▶ **TEXT SEGMENT**

FOCUS: First Order Concentrated Updating Scheme
Yizhou Liu, Ziming Liu, Jeff Gore
TL;DR
The paper investigates why pre-training large language models encounters slow or unstable optimization due to gradient noise in narrowing valley loss landscapes. It proposes FOCUS, a physics-inspired optimizer that augments Signum with an attraction toward moving-average parameters to maintain larger step sizes in noisy, sharp valleys. Through a two-dimensional toy model and GPT-2 small pretraining experiments, FOCUS is shown to be more stable than Signum and faster than Adam, with a convergence analysis providing a regret bound comparable to Adam’s. The work provides both practical speedups for LLM pre-training and a framework for understanding gradient-noise effects, suggesting broader optimizer design principles for noisy, non-convex landscapes.
Abstract
Large language models (LLMs) demonstrate remarkable performance, and improving their pre-training process appears to be key to enhancing their capabilities further. Based on the documented success of Adam, learning rate decay, and weight decay, we hypothesize that the pre-training loss landscape features a narrowing valley structure. Through experiments with synthetic loss functions, we discover that when gradient query noise is high relative to the valley's sharpness, Adam's performance falls behind that of Signum because Adam reduces the effective step size too drastically. This observation led us to develop FOCUS, an optimizer that enhances Signum by incorporating attraction toward moving averaged parameters, allowing it to handle noise better while maintaining larger step sizes. In training GPT-2, FOCUS proves to be more stable than Signum and faster than Adam. These results suggest that gradient noise may be an underappreciated limiting factor in LLM training, and FOCUS offers promising solutions.

▶ **EXTRACTED ENTRIES**
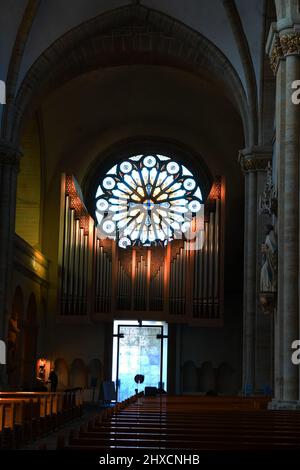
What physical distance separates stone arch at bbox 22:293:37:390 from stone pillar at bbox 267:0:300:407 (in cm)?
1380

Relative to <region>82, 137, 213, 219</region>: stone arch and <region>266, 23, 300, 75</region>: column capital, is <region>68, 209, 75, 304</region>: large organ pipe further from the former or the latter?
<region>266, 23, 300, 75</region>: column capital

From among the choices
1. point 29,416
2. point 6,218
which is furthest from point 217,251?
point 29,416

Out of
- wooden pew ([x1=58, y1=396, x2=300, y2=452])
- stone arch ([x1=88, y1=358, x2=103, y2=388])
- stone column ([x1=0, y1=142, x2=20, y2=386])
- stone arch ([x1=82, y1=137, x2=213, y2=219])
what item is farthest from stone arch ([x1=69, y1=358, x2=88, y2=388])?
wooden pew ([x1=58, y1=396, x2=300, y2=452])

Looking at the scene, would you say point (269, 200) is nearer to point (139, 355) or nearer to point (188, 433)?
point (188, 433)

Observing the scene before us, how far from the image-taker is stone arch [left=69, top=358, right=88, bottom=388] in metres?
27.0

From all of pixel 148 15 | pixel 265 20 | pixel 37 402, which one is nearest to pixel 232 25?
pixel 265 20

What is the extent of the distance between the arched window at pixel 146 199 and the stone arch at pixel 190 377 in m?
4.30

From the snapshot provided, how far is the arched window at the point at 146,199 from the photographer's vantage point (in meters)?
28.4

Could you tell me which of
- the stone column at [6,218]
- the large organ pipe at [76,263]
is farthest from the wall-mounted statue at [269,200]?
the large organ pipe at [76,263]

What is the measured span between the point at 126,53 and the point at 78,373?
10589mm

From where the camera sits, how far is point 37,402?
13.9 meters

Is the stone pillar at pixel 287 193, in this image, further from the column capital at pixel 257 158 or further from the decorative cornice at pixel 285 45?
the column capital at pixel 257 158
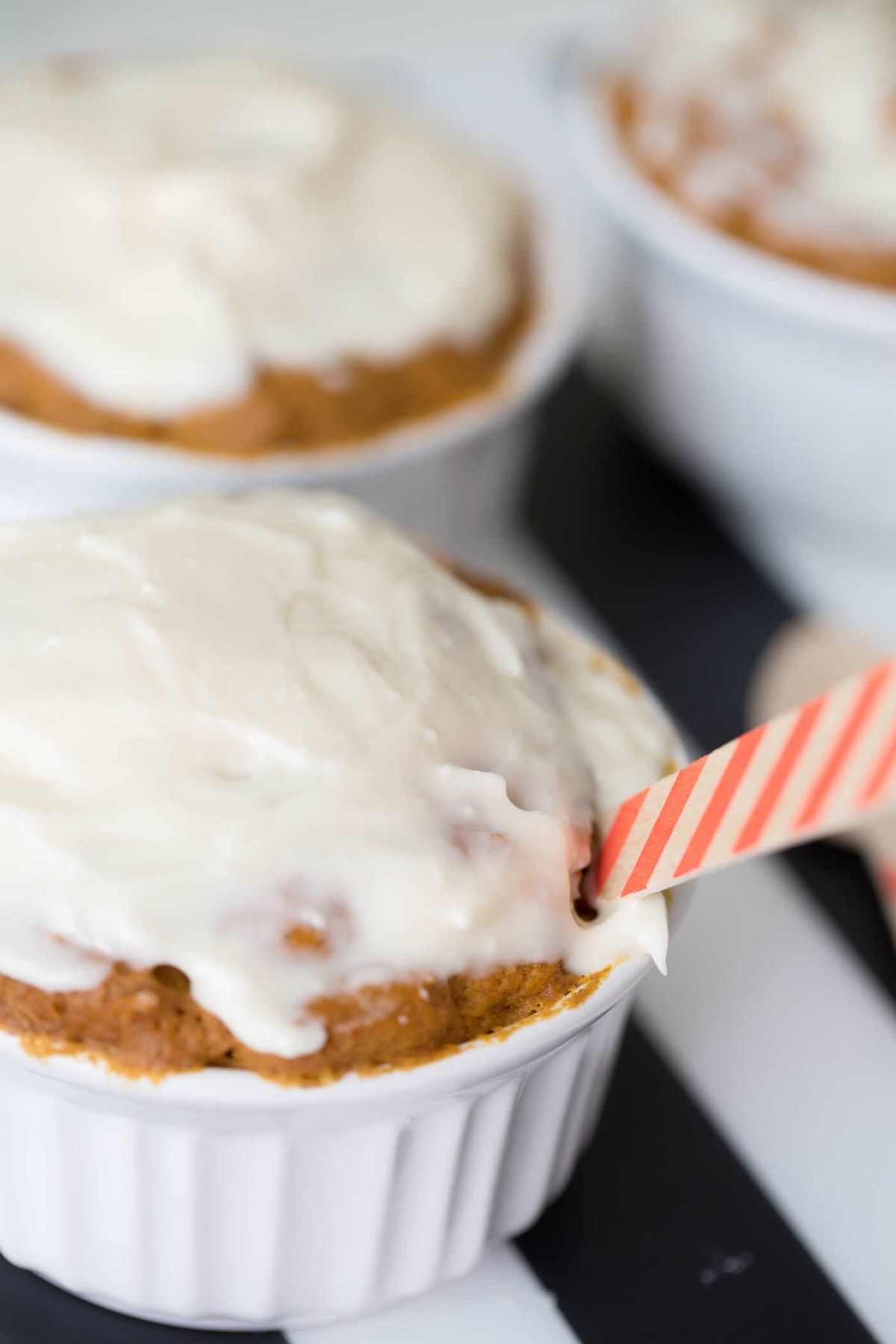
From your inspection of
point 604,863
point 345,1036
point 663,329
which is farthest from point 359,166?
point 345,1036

▶ **TRY IT**
For each statement, say yes or no to whether it agrees with the text on the FOCUS optimizer, and quote the deciding words of the text. 1. FOCUS builds on Signum by adding attraction toward moving-average parameters. 2. In the synthetic experiments, Adam did better than Signum when gradient query noise was high relative to the valley's sharpness. 3. In GPT-2 training, FOCUS was faster than Adam.

▶ **EXPECTED ANSWER**
1. Yes: "an optimizer that enhances Signum by incorporating attraction toward moving averaged parameters"
2. No: "Adam's performance falls behind that of Signum because Adam reduces the effective step size too drastically"
3. Yes: "In training GPT-2, FOCUS proves to be more stable than Signum and faster than Adam."